- Requirement 1
Repeat everything in the passage on Taiwan's livestock germplasm center from "The establishment of" down to "Director Huang Ying-hau.".
- Requirement 2
Carry on the passage on Taiwan's livestock germplasm center from the point where it stops.

The center has also installed a 20-ton liquid nitrogen storage tank in the ultra-low temperature cell repository to ensure that the repository still gets liquid nitrogen it needed for 45 days even when the center is closed to the outside world due to traffic disruption caused by a natural disaster.
In other words, the germplasm center wants to create and demonstrate the image of "safety." The center stores genetic resources of all livestocks in Taiwan and its computerized ultra-low temperature cell repository has become a risk management location of species backup and a storeroom for frozen collection of diversified Taiwan species because it gets needed liquid nitrogen automatically. The Livestock Germplasm Center is the real-world "Noah's ark."
The establishment of Taiwan's livestock germplasm bank was decided in the 8th Executive Yuan Science and Technology Advisory Meeting in 1986 during which U.S. Advisor Sylvan Harold Wittwer made the suggestion that Taiwan set its short- and long-term goals for species collection. The LRI formulated a national plan in 1987 and began the set-up of a farm to reproduce small groups of native livestock in cooperation with animal department professors from National Taiwan University and National Chung Hsing University.
The livestock Germplasm Center now conserves genetic resources of 77 livestock species and strains, including 19 native and 38 foreign species as well as 20 new species/strains produced by breeding, said LRI Director Huang Ying-hau.
LRI Genetic Breeding Division Chief Wu Ming-cheh said that these species are provided by breeders, preservation sites, importers, local veterinary staff and farmers' association promotion staff. The germplasm bank preserves livestock genetic resources in animal, vegetation and microorganism categories. Livestock are divided into domestic animals and birds, vegetation are mainly feed crops, and microorganism include those in livestock digestive system and fermented compost of manure and urine.

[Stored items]
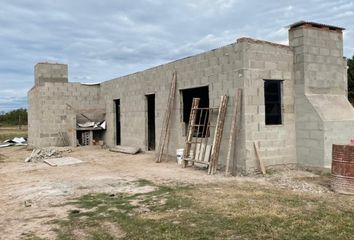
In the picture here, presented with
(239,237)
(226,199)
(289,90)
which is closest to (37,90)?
(289,90)

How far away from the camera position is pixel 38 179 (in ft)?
32.5

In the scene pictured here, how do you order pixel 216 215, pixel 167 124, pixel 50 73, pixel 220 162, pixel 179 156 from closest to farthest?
pixel 216 215 < pixel 220 162 < pixel 179 156 < pixel 167 124 < pixel 50 73

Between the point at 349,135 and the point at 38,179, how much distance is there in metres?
8.52

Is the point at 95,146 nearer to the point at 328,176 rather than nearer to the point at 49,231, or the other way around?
the point at 328,176

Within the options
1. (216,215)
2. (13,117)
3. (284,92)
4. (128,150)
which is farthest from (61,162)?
(13,117)

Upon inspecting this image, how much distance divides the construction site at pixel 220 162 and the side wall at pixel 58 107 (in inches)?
106

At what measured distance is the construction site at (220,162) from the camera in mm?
5465

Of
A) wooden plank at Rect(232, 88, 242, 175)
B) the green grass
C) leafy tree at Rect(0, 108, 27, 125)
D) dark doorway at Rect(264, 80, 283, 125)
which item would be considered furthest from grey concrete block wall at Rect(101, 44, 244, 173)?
leafy tree at Rect(0, 108, 27, 125)

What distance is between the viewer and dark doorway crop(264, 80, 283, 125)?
10102 mm

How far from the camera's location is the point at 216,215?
579 centimetres

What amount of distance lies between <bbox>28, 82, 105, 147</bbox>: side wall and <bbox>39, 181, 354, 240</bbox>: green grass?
1266 centimetres

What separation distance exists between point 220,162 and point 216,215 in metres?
4.82

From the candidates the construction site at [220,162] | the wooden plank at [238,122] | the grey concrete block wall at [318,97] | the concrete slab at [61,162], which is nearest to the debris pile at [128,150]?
the construction site at [220,162]

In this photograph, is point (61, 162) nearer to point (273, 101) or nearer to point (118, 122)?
point (118, 122)
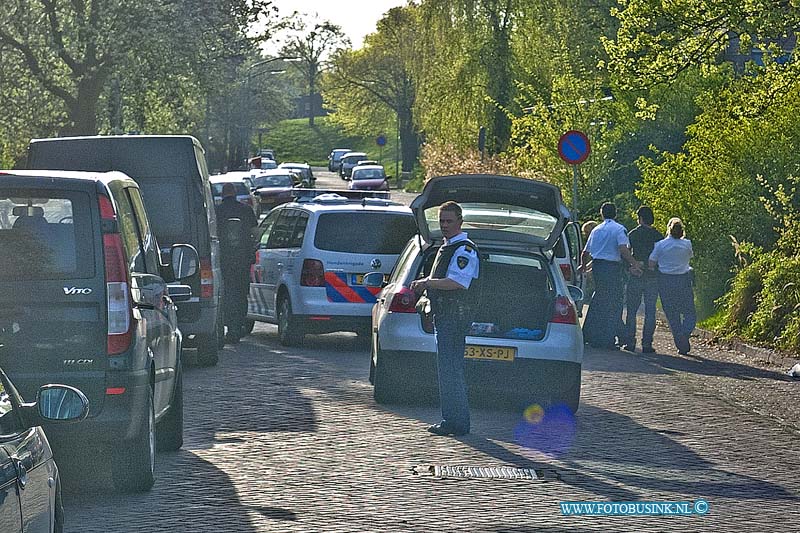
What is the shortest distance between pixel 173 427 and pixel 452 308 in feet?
8.28

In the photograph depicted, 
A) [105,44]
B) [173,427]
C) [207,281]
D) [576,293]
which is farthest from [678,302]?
[105,44]

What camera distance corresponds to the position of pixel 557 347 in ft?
43.3

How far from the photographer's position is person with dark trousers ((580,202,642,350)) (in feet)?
65.1

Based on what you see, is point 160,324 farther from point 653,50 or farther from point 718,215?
point 718,215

- Expected output 1
The establishment of Taiwan's livestock germplasm bank was decided in the 8th Executive Yuan Science and Technology Advisory Meeting in 1986 during which U.S. Advisor Sylvan Harold Wittwer made the suggestion that Taiwan set its short- and long-term goals for species collection. The LRI formulated a national plan in 1987 and began the set-up of a farm to reproduce small groups of native livestock in cooperation with animal department professors from National Taiwan University and National Chung Hsing University.
The livestock Germplasm Center now conserves genetic resources of 77 livestock species and strains, including 19 native and 38 foreign species as well as 20 new species/strains produced by breeding, said LRI Director Huang Ying-hau.

- Expected output 2
Genetic resources are usually conserved in living form or frozen genetice materials. Preserving germplasm in living form must conserve a considerable number of mature individuals with reproductive potential, and continued funding and breeding space are necessary. Based on the afore-mentioned restraints and consideration of risk diversification, living germplasm are preserved in LRI braches and breeding stock reproduction grounds throughout Taiwan. Genetic materials preserved in frozen form include germ cell (sperm, egg and embryo), tissue, somatic cell, cell line, DNA and gene pool. Those conserved for less than 5 years are kept in freezers at -20 or -80 degrees Celsius, while those preserved for long term are conserved in liquid nitrogen storage tank at -185 to -196 degrees Celsius.
Germplasm preservation has significantly affected the development of domestic livestock market. Dr. Wu Ming-cheh cited Livestock Genetic Resources Information Network in Taiwan as saying that the network has assisted the breeding industry in selecting breeding stock, directly affecting annual swine output value of NT&920 million and indirectly helping the pig industry lower production cost by NT$3.6 billion. With regard to quality milk cow and Ten tons cow, germplasm preservation has affected annual cattle output value of NT$170 million.
Huang noted that as climate changes with global warming, such characteristics as heat-tolerant, coarse-resistant, disease-resistant, prolific and special flavor are helpful for native livestock species to adapt to newly changed earth environment, the LRI will strengthen study of these characteristics and their new applications in the future and try to integrate them into the current economic production system, making Taiwan a subtropical country of advanced livestock technology as well as a member of Asian germplasm banks through international exchange of Taiwan's precious genetic heritage.